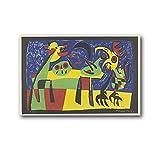 EMIP Joan Miro - Cuadro decorativo para pared (20 x 30 cm)
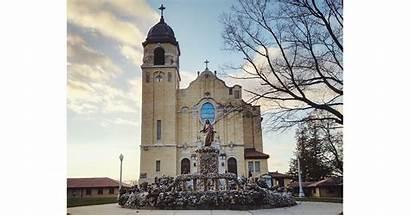 Catholic Paul Peter Ss Church Bend West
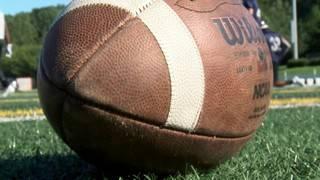 Washington and Lee University football game postponed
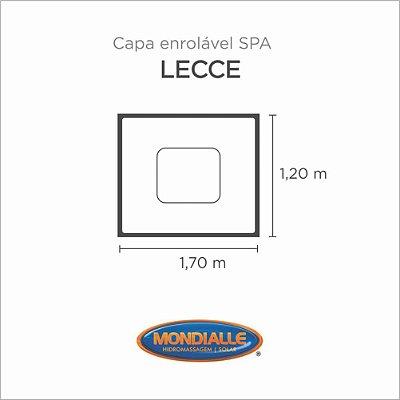 Capa Spa Enrolável Banheira Lecce  Mondialle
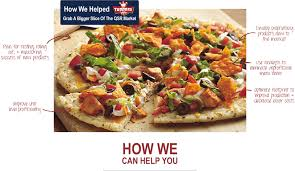 toppers pizza case study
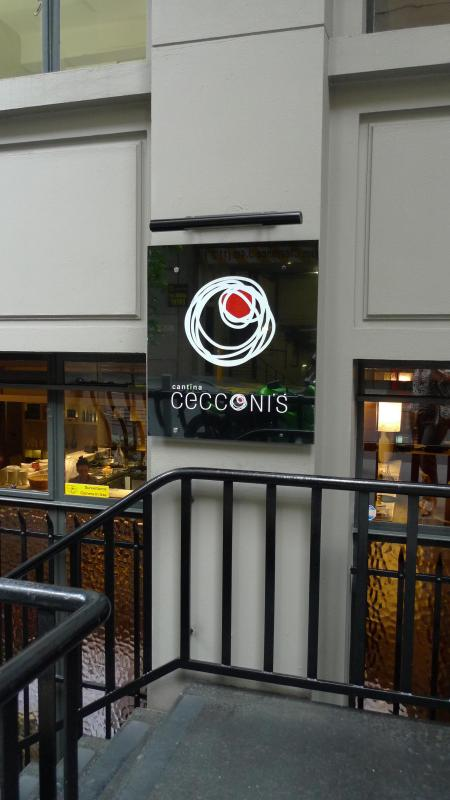 Enjoy perfect Italian only minutes away at Cecconis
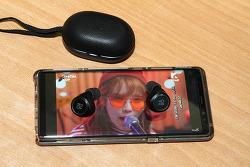 뱅앤올룹슨 E8 블루투스 무선 이어폰 사용기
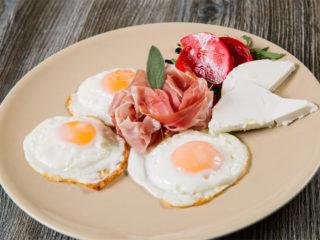 Jaja na oko sa dodatkom po izboru Bonavia dostava
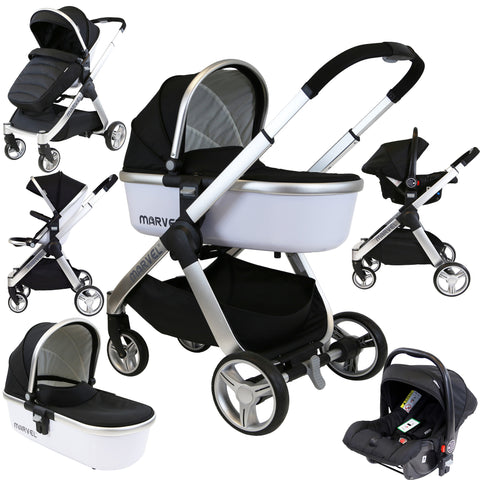 Marvel Combi 3in1 Travel System Pram Pushchair With Carrycot & Carseat Black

_ _ _ _

Directions
Return every entry exactly, dropping the pictures.

Written reply
 EMIP Joan Miro - Cuadro decorativo para pared (20 x 30 cm)
 Catholic Paul Peter Ss Church Bend West
 Washington and Lee University football game postponed
 Capa Spa Enrolável Banheira Lecce  Mondialle
 toppers pizza case study
 Enjoy perfect Italian only minutes away at Cecconis
 뱅앤올룹슨 E8 블루투스 무선 이어폰 사용기
 Jaja na oko sa dodatkom po izboru Bonavia dostava
 Marvel Combi 3in1 Travel System Pram Pushchair With Carrycot & Carseat Black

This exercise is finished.